Pendidikan karakter. jadi terdengar rumit, sampai perlu merombak sistem sekolah segala. Memangnya apa sih, kok jadi rumit begitu?
Bagi saya
pendidikan karakter itu adalah pendidikan rumahan. Pusatnya ada pada orang tua
yang menjadi teladan. Orang tua yang berkarakter, menjadi dirinya sendiri
secara otentik, dan itu menjadi teladan bagi anak-anaknya.
Dalam hal
sekolah, guru-guru yang berkarakter, otentik, menjadi contoh bagi
murid-muridnya.
Pendidikan
karakter jadi terdengar rumit, karena kita biasa hidup tanpa karakter. Orang
tua dan guru tidak menjadi contoh bagi anak-anak.
Misalnya, orang
tua/guru mengajarkan tentang kebersihan, tapi mereka sendiri sering buang
sampah sembarangan. Mereka mengajarkan soal tepat waktu, mereka sendiri molor.

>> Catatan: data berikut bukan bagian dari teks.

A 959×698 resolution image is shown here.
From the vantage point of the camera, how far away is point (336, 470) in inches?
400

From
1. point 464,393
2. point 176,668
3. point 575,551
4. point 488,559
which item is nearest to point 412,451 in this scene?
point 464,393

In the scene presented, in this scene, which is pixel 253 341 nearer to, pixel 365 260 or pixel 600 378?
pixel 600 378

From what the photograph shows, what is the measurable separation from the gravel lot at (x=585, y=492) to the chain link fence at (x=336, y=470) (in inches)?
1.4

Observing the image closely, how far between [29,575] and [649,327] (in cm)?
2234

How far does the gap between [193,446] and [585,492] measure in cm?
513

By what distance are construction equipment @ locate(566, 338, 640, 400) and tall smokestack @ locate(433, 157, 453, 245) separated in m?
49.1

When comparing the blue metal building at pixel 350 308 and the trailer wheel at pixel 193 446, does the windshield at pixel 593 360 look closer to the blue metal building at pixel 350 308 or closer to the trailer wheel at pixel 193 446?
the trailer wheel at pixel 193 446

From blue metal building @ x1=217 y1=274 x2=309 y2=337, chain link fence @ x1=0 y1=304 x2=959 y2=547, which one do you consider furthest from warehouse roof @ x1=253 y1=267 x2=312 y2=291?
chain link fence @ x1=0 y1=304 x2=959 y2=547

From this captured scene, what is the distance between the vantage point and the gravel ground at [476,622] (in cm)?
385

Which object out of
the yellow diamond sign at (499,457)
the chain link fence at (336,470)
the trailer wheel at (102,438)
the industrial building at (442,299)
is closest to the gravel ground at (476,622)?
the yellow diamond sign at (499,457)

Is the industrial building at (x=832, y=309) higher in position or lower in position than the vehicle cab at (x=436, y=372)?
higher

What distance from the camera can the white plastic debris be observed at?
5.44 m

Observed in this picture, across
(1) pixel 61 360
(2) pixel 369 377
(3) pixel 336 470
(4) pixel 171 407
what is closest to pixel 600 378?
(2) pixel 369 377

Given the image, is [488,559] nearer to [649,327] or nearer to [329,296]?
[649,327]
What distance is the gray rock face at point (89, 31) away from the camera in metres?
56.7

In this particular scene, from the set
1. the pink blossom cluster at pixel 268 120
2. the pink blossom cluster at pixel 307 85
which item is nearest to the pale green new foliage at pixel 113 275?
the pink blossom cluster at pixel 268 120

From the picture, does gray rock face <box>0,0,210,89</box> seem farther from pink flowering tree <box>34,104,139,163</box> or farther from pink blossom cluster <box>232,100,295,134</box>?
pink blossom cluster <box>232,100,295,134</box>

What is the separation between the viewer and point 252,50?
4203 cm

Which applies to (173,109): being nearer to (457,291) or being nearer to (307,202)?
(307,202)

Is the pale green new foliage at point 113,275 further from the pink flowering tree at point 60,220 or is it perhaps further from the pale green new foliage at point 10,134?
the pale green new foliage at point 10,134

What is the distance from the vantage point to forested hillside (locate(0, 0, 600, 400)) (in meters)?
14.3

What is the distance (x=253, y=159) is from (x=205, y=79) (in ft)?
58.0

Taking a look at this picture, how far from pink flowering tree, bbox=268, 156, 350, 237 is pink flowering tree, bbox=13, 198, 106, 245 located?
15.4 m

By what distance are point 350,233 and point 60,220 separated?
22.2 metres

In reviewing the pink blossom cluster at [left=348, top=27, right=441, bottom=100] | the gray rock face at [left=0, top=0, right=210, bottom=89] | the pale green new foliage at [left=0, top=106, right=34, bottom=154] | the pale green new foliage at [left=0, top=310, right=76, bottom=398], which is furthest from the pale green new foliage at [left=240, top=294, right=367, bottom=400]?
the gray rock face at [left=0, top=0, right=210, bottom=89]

Mereka mengajarkan agar tidak bergunjing, tapi setengah dari hari mereka
dipakai untuk bergunjing.
Anak-anak saya
sekolah mahal, guru-gurunya mungkin sudah banyak belajar teori pendidikan
karakter. Tapi maaf saja, mereka tidak berkarakter.
Suatu hari
sekolah anak saya jadi tuan rumah kegiatan nasional antar sekolah dalam satu
yayasan. Halaman sekolah penuh sampah. Guru dan murid kompak membuang sampah
sembarangan.
Kalau saya
datang pada suatu acara di sekolah anak saya, sering saya temukan ruang-ruang
kelas dengan lampu menyala, AC diset pada suhu paling rendah. Padahal tak ada
orang di situ.
Sering saya
tegur guru-guru dan bahkan kepala sekolah soal ini. Mereka dengan manis akan
menjawab,”Iya, Pak. Mohon maaf, bla bla bla….” Penuh basa basi.
Di atas saya
singgung soal menjadi otentik. Apa itu? Menunjukkan karakter kita yang asli.
Bersih, tepat waktu, disiplin, tenggang rasa, dan sikap-sikap positif lainnya
harus melekat di diri orang tua dan guru.
Jadi saat
mereka mengajarkan sikap-sikap itu, mereka sedang menjadi diri mereka sendiri,
bukan sedang berakting. Orang tua atau guru yang berpura-pura tidak akan bisa
menularkan karakter yang baik.
Jadi, kalau mau
membangun pendidikan karakter, yang perlu kita lakukan adalah revolusi sikap
oleh para orang tua dan guru.
Masalah kita
adalah kita tidak mau lepas dari berbagai kenyamanan. Kita tidak mau beranjak
menjadi manusia berdisiplin, karena tidak disiplin itu nyaman buat kita.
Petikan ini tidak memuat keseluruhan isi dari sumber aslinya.